We learned in the Roberts nomination that some Democratic Senators were willing to find reasons to go back on their earlier assurances that they would support a "mainstream conservative," but not an extremist. When Bush nominated a mainstream conservative, John Roberts, fully half of Senate Democrats opposed his confirmation.

Now George Bush has nominated a weak choice for the Supreme Court, one without a strong judicial philosophy that might help her resist the pressures to "grow in office" in ways that would please the NY Times and the Washington Post.

Will Democratic Senators vote for Miers in the belief that, while she may start out as a conservative, she may eventually make the same move to the left that Justices Souter, Blackmun, and Stevens made?
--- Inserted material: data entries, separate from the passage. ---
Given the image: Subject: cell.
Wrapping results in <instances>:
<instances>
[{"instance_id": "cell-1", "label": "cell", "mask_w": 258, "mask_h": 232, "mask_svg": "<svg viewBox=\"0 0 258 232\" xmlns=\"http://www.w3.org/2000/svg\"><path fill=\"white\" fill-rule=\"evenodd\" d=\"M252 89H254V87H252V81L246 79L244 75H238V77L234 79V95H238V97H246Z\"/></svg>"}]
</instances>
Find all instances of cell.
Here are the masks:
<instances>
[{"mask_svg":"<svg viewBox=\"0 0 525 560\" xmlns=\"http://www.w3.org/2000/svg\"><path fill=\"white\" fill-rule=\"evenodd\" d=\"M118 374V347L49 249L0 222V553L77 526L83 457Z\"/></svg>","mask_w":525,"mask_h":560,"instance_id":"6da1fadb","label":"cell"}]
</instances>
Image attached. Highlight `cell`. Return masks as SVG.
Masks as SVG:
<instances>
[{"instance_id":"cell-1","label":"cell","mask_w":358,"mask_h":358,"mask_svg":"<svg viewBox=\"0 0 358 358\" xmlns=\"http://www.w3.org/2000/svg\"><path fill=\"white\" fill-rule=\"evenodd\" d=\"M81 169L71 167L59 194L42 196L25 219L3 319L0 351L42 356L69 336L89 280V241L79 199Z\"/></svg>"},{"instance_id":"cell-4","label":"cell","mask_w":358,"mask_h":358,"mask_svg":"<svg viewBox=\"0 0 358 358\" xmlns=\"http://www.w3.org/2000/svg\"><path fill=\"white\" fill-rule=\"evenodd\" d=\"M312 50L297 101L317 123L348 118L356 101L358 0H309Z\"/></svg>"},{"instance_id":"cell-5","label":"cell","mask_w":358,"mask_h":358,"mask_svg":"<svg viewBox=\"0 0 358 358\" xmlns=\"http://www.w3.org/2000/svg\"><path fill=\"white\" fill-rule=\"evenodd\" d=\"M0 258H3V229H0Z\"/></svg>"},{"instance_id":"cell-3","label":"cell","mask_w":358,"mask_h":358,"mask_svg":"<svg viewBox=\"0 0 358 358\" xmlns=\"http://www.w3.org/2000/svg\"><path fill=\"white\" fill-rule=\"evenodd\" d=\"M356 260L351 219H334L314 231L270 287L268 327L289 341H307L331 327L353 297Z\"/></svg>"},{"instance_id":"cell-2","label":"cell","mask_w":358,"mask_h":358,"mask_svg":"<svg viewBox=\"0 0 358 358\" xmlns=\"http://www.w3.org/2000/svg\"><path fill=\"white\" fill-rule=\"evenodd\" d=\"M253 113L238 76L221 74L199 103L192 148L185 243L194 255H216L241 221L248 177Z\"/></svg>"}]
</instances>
And, even if she doesn't, Miers may at least make the sort of move to the center that Justices O'Connor and Kennedy have made. (The fervor with which Bush asserted that Miers would not change her views after long service on the Court makes me wonder whether she promised him that she wouldn't change. But can anyone be expected to keep such a promise years from now?)

Or will Democratic Senators decide to try to stop the Miers nomination if they can? Although I think that Senate Democrats could survive the political fallout from a filibuster, in my opinion Supreme Court nominees deserve an up-or-down vote. It may take a few weeks for the politics to sort itself out, but getting some Republican defectors may be entirely possible. My best guess is that almost all Democratic Senators will at least begin by tentatively opposing Miers.